森山:そうですね、父がジャズのトランペッターだったのと、母もいつも歌っていて。私、母がジャズシンガーだったと知らなかったんです。デビューしてから評論家の方に、「あなたのお母さんはいいお声でしたよ」って言われて、「何がですか?」って聞いたら、「知らないんですか?ジャズをうたってましたよ」って。

JK:私たちの時代って、ジャズから始まった感じがします。ジャズ喫茶でジャズを覚えて、そこからアメリカ文化へつながるという。

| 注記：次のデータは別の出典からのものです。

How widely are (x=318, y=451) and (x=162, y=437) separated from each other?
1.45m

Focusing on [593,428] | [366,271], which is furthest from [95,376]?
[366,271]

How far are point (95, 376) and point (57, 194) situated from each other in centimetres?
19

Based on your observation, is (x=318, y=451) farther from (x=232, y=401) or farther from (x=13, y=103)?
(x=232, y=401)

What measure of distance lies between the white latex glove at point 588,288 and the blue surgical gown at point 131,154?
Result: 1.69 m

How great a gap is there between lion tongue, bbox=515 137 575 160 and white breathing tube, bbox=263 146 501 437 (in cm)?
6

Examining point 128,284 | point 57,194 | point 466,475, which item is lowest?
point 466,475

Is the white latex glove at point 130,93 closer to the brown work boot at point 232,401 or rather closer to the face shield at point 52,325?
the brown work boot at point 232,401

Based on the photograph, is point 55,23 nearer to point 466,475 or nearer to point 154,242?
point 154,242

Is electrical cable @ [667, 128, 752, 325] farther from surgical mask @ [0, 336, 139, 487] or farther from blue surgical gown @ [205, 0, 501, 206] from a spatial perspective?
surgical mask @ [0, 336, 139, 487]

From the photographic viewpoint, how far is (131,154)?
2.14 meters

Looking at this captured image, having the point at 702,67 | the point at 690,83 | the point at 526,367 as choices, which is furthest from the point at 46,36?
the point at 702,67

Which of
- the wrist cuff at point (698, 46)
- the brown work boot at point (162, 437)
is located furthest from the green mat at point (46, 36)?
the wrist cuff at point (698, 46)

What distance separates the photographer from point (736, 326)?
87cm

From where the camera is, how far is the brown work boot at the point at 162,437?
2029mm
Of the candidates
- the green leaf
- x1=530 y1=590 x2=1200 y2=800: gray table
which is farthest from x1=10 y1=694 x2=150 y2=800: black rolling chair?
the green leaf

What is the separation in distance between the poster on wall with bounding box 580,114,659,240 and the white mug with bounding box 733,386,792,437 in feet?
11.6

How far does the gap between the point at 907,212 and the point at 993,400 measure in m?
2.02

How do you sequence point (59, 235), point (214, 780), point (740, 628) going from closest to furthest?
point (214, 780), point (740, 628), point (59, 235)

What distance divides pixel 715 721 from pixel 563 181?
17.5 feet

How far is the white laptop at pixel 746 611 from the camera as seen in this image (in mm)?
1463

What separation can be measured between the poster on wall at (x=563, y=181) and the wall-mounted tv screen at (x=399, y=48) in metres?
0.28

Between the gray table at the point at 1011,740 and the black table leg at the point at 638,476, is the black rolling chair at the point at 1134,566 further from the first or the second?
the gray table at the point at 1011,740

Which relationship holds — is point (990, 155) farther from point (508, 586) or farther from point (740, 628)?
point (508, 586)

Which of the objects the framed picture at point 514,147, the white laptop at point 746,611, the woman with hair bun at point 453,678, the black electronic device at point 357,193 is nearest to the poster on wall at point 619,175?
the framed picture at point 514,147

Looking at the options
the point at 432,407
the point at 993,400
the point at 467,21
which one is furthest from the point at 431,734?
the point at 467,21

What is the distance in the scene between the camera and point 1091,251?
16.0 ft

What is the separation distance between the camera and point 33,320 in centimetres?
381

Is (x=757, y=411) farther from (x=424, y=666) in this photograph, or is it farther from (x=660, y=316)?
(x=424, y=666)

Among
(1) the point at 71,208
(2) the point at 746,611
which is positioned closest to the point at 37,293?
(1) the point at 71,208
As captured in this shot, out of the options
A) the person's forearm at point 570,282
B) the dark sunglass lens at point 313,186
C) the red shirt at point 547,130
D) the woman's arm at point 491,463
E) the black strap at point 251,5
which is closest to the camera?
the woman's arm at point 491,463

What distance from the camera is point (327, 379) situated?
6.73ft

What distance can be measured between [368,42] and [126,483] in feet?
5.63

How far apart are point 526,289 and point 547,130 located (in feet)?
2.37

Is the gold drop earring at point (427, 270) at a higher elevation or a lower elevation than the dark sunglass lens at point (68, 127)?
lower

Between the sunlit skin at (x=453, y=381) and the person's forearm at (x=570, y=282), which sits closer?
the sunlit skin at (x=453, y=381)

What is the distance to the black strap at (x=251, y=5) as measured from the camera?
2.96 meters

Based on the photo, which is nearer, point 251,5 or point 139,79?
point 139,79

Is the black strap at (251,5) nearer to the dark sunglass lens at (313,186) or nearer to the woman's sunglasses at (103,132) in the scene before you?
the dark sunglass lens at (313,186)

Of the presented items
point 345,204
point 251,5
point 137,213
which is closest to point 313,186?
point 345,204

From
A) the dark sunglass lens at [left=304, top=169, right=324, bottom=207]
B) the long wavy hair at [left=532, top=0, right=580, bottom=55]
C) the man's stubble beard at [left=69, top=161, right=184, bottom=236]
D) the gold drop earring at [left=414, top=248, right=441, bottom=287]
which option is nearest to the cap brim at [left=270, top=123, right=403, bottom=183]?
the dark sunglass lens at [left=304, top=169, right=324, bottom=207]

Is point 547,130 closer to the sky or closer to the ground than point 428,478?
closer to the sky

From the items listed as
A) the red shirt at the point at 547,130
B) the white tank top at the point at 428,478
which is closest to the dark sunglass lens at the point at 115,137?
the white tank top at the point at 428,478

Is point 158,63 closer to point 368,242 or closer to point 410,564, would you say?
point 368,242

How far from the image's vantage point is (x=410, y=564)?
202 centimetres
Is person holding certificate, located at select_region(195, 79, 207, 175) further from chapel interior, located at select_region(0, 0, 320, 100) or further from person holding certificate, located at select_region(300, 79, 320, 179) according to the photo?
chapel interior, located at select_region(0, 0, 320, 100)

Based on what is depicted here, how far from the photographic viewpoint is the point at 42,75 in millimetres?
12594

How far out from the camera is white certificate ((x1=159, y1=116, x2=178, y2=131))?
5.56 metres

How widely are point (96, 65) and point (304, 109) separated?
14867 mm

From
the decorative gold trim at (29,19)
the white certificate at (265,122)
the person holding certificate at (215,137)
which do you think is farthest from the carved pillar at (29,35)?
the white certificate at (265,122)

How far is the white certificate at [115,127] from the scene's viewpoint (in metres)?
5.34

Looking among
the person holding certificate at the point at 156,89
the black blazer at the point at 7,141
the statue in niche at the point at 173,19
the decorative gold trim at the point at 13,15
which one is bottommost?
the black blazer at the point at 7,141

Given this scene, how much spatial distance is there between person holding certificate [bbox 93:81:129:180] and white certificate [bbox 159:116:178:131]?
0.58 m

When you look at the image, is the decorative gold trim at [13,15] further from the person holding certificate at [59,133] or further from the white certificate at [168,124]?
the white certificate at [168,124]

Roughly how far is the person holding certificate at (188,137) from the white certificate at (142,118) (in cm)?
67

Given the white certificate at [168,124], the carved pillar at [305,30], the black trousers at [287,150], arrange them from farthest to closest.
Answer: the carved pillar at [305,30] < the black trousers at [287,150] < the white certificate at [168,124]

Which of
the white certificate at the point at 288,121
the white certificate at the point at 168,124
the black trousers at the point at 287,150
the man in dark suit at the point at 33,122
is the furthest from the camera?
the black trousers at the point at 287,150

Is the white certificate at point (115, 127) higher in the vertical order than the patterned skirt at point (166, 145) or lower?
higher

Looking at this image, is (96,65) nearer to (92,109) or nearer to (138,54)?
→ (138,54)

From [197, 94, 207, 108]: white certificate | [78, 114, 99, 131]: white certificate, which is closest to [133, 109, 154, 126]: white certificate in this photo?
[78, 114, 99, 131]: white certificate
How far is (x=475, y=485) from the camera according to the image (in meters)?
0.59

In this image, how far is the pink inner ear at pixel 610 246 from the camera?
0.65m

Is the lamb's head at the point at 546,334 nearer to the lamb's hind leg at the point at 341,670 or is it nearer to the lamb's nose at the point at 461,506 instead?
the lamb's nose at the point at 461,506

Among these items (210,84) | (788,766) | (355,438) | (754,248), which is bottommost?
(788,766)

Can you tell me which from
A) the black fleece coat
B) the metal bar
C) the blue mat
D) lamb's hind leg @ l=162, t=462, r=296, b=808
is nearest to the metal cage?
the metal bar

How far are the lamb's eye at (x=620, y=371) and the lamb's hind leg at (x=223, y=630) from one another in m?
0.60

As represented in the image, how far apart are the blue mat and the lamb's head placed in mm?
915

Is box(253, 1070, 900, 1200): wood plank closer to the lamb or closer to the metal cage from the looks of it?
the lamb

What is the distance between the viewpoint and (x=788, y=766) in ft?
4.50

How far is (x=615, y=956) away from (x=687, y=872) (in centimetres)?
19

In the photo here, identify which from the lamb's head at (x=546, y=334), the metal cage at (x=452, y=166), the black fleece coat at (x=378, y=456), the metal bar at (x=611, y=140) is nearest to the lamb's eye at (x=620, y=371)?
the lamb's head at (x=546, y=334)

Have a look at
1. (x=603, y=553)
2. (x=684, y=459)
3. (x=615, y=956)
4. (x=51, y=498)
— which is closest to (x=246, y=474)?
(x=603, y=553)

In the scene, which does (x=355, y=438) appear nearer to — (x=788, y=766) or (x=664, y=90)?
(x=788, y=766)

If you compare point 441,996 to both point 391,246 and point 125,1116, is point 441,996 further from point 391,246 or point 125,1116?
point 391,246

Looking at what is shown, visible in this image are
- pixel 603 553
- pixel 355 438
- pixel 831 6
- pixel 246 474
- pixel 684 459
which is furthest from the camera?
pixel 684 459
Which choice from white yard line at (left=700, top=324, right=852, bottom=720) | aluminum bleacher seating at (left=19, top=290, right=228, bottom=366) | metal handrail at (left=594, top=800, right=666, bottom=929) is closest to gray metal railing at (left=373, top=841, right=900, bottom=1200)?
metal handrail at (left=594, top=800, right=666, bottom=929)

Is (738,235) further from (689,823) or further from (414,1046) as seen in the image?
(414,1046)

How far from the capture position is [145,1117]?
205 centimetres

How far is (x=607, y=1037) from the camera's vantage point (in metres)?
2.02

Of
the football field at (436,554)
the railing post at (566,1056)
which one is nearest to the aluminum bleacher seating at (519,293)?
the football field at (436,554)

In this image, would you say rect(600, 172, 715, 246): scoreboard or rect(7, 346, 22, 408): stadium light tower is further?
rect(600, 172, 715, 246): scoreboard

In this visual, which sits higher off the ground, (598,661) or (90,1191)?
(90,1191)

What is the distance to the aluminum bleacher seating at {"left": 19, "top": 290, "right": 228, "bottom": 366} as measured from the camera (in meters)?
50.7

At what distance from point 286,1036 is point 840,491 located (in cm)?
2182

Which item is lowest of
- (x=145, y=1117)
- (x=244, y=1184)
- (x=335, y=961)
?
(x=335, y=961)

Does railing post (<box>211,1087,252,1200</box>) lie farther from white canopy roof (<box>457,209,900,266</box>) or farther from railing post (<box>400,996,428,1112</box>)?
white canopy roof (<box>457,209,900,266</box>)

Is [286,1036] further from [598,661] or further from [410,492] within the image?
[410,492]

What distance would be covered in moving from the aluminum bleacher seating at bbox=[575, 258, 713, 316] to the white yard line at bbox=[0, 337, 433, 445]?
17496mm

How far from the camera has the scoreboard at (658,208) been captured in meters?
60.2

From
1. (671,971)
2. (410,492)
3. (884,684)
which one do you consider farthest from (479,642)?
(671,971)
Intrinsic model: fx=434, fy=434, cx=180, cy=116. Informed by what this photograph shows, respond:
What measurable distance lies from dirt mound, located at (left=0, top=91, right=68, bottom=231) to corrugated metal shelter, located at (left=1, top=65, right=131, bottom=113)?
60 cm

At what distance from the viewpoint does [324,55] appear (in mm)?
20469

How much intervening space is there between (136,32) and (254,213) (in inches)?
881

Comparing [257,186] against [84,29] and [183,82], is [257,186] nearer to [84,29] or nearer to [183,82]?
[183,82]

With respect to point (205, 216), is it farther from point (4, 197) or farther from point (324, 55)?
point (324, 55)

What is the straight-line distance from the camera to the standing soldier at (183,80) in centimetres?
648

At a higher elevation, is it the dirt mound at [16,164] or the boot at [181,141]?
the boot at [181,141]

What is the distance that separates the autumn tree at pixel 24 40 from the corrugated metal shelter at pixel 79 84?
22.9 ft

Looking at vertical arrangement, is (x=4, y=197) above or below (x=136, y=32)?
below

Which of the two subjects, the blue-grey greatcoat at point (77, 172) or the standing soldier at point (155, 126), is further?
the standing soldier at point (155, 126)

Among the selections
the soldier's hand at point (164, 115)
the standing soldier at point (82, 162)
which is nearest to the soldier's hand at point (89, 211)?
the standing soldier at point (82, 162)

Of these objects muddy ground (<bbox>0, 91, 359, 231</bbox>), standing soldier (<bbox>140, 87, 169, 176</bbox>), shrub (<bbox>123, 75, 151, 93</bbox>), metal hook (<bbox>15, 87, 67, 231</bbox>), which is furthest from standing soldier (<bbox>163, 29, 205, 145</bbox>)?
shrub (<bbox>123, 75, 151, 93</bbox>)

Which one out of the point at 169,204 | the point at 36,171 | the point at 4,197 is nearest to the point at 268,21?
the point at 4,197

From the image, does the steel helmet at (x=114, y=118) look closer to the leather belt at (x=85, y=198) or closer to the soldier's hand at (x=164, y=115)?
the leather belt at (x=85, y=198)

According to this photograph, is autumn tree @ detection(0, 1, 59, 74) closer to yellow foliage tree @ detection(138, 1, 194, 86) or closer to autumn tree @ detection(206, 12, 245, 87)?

森山:家の中ではもうすでにジャズがかかっていて、ラジオはFENが流れていました。音楽しかなかった、というぐらい。物のない時代、音楽だけはふんだんにあった。ムッシュの家は隣の隣で、ムッシュの家に遊びに行くと、お父さまが生徒さんを教えていて、私たちがおままごとする隣の部屋からお稽古がずっと聞こえてきました。だから、どこへ行ってもジャズが流れていて、自然とそういう曲を覚えた。そして、叔父の生徒になりました。

JK:身内だと、緊張感がないんじゃないですか?

森山:でも厳しい人でしたよ! 遊び人のくせに、厳しい人でした(笑)

JK:本気で歌手になろうとおもったのはいくつぐらい?

森山:小学校5~6年生のころですね。父と母に「学校行きたくないから、小学校を卒業したら歌手にならせてください」って言ったら、「とんでもない、高校を卒業するまでは何にもしてはいけません」「甘い世の中じゃないから、ちゃんとクラシックの声楽を学んで、基礎をしっかり勉強してからじゃないとだめだ」と言われて。すごく柔らかい家庭なのに、その時だけ厳しくて(笑)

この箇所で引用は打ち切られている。